Dostoïevski décrit l’épilepsie de Mychkine comme une maladie survenant en trois phases : une longue période d’oppression pendant laquelle les impressions les plus diverses s’accumulent, se chevauchent, entrent en conflit, produisent un flottement d’une douleur extrême, puis, d’un seul coup, une explosion qui ouvre sur une harmonie extraordinaire, insupportable, puis s’achève, une seconde plus tard, sur une chute dans le néant.
Ce schéma en trois phases inégales se retrouve partout dans le roman: in est celui de la composition des quatre livres de l’Idiot, et de chacune des quatre ou cinq scènes qui les composent (une longue préparation, une accumulation de faits ou d’arguments, ou de personnages, une explosion, un arrêt brusque dans la trame narrative, puis un passage à autre choses). Il est de la représentation des personnages, surtout Nastassia Filippovna, qui passe sans arrêt d’une crise en crise, de Ragojine au prince, avec le même élan de passion suicidaire.
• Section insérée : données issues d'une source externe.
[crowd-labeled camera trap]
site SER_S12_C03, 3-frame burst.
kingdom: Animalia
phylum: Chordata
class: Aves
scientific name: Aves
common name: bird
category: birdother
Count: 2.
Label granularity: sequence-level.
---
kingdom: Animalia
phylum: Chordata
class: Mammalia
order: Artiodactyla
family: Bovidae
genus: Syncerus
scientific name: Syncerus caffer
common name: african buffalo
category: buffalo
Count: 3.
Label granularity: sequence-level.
Il est aussi l’image de la peine de mort, telle qu’elle est décrite, deux fois de suite, par le prince Mychkine au début du livre I. Il est l’image même d’une des oppositions fondamentales de l’Idiot, celle de la durée et de l’instant : l’épilepsie, ou les moments pendant lesquels l’émotion est la plus forte, abolit d’un seul coup le temps normal, fait vivre dans un instant perpétuel, fait s’accomplir la parole de l’Apocalypse sur le temps qui n’existera plus.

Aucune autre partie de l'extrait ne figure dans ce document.